Flock's Web Detective service is designed to make detection of states or information on web pages easier. It is used to detect logged-in or logged-out states for various web services, to detect media streams or person information on web pages, etc. With Web Detective, it's possible to examine any combination of URL, Document source, DOM, Form fields and Cookies using string comparison, regular expressions and even XPath expressions. Web Detective also lets you specify special named strings, such as web service URLs that may be subject to change, in a format that makes them easy to update later. Detection rules and named strings are defined in updateable XML files.
Contract ID: "@flock.com/web-detective;1"
Interface: flockIWebDetective
To use Web Detective, you must first define an XML rules file. Links to existing rules files for various web services are provided below.
Contents |
To specifiy named strings, you must have a <strings> element in your XML file. Example:
<strings>
<string name="domains" value="example.com,example.net"/>
<string name="loginURL">
<![CDATA[http://login.example.com/login.php]]>
</string>
<string name="profileURL">
<![CDATA[http://pages.example.com/%userid%/]]>
</string>
...
</strings>
The strings can be whatever you like. By convention, use %variables% to indicate substrings that your code is going to do substitutions on.

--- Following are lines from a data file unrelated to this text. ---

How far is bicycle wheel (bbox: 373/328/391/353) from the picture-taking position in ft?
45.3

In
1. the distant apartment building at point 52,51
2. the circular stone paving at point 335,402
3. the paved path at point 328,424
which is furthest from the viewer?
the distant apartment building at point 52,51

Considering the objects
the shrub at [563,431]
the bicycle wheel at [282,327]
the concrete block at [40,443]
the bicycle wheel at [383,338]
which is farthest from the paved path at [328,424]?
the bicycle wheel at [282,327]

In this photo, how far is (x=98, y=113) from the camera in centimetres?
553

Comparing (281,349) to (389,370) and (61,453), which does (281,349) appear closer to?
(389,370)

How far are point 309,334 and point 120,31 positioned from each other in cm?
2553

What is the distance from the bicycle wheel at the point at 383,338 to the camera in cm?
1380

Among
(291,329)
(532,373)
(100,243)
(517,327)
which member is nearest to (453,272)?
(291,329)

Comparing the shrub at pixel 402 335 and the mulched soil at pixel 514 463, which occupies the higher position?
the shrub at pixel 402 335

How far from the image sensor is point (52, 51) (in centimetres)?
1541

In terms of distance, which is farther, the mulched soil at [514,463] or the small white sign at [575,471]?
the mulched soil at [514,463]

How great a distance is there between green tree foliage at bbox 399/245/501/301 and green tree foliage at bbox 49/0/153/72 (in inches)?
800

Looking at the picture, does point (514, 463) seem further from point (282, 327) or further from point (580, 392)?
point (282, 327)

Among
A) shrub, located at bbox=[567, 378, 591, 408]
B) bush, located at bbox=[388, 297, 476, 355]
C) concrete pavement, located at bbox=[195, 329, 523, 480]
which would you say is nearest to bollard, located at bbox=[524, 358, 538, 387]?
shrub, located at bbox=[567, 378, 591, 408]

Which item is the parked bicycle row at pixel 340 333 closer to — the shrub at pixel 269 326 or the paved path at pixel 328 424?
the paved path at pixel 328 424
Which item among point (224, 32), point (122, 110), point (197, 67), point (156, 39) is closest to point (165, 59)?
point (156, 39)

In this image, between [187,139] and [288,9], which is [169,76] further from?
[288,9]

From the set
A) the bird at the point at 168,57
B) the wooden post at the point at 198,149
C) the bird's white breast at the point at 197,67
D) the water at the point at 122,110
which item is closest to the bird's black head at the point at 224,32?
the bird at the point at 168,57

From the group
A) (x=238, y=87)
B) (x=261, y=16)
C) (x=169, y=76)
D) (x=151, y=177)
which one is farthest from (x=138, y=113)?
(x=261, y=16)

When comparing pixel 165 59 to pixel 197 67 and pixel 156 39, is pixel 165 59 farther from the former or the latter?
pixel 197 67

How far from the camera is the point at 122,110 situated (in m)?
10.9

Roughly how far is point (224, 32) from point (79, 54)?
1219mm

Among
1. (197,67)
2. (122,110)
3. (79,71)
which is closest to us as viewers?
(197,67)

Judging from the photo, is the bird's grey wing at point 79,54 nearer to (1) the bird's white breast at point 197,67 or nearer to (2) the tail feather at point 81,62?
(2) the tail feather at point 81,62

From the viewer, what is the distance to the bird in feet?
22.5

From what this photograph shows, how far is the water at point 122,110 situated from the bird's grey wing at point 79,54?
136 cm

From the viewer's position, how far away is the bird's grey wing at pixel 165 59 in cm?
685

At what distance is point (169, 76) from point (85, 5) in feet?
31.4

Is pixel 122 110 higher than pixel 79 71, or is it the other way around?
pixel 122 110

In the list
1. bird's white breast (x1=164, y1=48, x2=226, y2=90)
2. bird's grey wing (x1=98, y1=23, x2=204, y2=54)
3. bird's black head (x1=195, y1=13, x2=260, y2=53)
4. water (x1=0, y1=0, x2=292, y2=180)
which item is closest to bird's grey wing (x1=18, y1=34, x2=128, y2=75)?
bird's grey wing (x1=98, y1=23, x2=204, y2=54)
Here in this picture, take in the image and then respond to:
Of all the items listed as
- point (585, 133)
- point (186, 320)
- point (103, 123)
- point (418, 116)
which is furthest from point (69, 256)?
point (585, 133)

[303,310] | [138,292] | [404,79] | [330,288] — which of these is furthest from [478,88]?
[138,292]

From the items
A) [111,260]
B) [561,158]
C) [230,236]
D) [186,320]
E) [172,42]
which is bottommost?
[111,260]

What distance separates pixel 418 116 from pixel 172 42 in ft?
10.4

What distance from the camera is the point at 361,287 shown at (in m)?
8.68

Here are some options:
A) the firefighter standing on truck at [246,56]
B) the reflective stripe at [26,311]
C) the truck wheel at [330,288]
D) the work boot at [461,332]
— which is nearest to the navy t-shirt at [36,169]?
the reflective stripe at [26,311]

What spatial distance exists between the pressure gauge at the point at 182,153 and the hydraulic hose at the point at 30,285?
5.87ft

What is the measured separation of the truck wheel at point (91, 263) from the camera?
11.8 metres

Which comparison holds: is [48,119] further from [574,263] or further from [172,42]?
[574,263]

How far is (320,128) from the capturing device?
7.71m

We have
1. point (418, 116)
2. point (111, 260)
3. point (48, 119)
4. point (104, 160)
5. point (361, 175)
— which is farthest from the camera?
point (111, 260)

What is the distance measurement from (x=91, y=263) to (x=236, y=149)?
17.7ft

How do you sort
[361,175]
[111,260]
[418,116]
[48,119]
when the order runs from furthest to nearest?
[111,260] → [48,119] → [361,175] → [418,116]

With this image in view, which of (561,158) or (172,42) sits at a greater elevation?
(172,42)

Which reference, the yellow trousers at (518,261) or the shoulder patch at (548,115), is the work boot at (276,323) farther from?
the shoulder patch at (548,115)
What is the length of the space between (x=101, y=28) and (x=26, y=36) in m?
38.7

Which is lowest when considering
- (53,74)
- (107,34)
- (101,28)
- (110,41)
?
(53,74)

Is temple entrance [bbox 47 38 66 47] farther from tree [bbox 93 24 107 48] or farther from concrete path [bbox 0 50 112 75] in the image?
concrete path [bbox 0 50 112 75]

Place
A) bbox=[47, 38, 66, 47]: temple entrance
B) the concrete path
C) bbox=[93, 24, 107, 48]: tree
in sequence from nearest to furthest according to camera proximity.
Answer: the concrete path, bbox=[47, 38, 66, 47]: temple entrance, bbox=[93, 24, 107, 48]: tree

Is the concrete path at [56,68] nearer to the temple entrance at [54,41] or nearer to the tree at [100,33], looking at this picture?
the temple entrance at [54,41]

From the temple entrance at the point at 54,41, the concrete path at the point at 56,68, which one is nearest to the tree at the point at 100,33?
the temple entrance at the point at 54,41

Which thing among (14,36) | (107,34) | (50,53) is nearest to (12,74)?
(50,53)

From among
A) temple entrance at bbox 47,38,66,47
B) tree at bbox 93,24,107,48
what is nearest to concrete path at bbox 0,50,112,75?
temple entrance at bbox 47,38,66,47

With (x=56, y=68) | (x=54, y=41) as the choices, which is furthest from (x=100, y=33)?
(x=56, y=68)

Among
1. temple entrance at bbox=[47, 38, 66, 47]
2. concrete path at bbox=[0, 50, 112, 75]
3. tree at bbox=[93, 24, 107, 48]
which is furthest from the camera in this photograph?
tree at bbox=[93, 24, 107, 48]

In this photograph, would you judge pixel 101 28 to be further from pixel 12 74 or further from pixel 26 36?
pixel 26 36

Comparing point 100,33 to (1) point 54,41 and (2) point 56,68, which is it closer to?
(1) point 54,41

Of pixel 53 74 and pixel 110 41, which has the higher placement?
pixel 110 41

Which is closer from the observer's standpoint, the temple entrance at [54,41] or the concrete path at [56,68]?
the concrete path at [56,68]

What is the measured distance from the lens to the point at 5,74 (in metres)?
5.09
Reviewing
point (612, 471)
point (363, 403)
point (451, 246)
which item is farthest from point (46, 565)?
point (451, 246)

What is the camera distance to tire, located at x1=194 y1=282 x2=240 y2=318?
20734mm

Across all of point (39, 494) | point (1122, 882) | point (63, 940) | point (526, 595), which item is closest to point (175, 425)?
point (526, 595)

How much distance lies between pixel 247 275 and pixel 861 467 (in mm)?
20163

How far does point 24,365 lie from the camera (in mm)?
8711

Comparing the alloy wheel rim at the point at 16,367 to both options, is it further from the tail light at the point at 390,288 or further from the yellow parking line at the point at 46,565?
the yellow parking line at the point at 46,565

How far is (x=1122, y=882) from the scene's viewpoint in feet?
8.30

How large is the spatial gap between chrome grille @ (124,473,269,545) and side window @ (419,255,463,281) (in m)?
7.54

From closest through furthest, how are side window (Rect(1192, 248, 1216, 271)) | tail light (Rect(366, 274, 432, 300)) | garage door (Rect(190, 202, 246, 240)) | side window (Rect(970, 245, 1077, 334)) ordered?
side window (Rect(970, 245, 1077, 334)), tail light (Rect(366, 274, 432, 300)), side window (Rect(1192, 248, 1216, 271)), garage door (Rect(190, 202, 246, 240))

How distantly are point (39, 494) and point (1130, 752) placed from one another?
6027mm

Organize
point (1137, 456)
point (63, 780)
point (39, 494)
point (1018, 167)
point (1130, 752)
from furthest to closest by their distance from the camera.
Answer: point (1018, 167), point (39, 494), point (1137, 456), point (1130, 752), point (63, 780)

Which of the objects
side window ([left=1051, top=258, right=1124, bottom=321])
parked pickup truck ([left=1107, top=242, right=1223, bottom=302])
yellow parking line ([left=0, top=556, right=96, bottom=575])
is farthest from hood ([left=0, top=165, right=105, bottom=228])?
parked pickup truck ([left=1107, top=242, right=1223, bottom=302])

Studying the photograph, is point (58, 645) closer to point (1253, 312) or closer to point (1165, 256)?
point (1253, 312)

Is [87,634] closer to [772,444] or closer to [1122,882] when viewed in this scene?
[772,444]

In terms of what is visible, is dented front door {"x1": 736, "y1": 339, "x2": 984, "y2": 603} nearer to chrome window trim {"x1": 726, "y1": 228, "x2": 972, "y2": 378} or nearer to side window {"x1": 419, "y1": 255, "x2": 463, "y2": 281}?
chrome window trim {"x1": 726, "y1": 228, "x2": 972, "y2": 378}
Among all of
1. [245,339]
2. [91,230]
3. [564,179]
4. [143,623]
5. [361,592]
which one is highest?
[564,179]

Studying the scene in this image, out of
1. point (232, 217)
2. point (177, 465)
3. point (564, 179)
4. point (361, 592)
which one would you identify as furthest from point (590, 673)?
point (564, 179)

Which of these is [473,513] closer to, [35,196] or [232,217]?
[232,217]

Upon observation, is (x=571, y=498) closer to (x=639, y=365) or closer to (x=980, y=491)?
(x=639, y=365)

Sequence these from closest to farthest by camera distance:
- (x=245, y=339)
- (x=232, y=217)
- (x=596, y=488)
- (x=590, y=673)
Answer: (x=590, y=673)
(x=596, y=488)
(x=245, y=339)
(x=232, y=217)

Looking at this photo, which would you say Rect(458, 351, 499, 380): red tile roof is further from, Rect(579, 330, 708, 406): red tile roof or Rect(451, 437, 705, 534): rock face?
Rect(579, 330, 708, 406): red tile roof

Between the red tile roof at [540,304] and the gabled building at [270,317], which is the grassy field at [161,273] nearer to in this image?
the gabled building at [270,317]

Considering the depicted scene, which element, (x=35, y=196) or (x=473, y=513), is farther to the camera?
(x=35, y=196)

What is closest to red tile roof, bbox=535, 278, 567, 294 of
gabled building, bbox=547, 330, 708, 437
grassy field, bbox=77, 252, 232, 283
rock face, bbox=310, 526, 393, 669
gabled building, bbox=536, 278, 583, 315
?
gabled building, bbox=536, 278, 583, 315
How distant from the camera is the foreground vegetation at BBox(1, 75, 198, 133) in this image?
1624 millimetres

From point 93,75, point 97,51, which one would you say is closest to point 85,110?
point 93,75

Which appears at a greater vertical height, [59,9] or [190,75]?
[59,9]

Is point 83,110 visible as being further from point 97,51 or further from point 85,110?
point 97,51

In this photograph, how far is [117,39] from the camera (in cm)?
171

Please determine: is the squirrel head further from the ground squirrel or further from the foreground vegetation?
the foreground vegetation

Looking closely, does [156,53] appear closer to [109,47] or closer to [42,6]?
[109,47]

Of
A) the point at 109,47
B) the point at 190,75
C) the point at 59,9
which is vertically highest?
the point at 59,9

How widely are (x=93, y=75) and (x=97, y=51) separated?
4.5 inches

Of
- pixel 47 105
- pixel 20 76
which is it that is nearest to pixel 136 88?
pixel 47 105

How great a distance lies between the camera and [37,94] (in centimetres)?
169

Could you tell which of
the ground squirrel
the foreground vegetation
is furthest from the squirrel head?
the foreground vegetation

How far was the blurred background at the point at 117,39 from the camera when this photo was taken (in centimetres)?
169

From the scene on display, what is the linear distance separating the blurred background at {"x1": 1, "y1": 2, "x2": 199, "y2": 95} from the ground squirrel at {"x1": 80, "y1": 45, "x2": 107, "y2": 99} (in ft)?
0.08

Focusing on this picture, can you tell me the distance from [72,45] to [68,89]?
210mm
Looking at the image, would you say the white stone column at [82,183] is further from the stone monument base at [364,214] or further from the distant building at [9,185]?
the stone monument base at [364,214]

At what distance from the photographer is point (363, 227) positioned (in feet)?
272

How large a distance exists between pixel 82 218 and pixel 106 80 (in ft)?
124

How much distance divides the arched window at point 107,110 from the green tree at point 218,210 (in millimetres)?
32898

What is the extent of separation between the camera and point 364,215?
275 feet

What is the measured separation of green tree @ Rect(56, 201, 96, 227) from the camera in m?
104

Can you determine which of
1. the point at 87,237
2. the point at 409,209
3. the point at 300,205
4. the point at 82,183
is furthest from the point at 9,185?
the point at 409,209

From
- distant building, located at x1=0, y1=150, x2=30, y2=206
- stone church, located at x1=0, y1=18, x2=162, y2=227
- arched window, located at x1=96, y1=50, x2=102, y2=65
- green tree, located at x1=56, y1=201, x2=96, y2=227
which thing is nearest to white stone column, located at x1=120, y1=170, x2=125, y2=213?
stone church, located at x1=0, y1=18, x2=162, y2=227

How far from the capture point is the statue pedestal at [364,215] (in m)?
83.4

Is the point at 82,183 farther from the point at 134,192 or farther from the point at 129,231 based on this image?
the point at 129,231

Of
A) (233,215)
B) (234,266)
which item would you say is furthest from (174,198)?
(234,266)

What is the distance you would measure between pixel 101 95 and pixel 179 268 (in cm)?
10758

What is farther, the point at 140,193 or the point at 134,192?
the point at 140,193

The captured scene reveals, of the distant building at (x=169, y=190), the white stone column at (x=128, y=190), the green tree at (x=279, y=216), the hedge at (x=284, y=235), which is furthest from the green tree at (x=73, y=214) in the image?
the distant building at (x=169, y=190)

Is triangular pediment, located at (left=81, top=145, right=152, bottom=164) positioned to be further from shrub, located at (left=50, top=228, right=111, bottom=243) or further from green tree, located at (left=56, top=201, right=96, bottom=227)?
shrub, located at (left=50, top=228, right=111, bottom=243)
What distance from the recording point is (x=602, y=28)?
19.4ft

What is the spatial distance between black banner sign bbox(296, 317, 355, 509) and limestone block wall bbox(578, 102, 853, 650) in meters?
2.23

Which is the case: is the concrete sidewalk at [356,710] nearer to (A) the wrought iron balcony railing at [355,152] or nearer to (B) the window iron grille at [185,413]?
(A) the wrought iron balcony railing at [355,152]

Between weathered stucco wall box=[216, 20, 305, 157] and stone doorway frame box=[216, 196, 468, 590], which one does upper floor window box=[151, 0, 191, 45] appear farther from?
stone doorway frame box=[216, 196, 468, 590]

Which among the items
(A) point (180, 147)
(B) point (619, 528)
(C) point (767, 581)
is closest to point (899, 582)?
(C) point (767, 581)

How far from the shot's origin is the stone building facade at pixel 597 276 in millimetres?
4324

To retrieve a string, use the flockIWebDetective.getString() method.
In general, each rules file will specify a number of rules, in the form of <detect> elements. Each <detect> must have a "type" attribute. For example, <detect type="loggedin">. You may use whatever string you desire for the type, but if you want to follow Flock convention then have a look at the example files below. You may define more than one rule for a given type if you like. In this case, the first matching rule will be used.
To test a rule, use the flockIWebDetective.detect() method, or one of its variants. (See the interface documentation to help decide which variant to use.)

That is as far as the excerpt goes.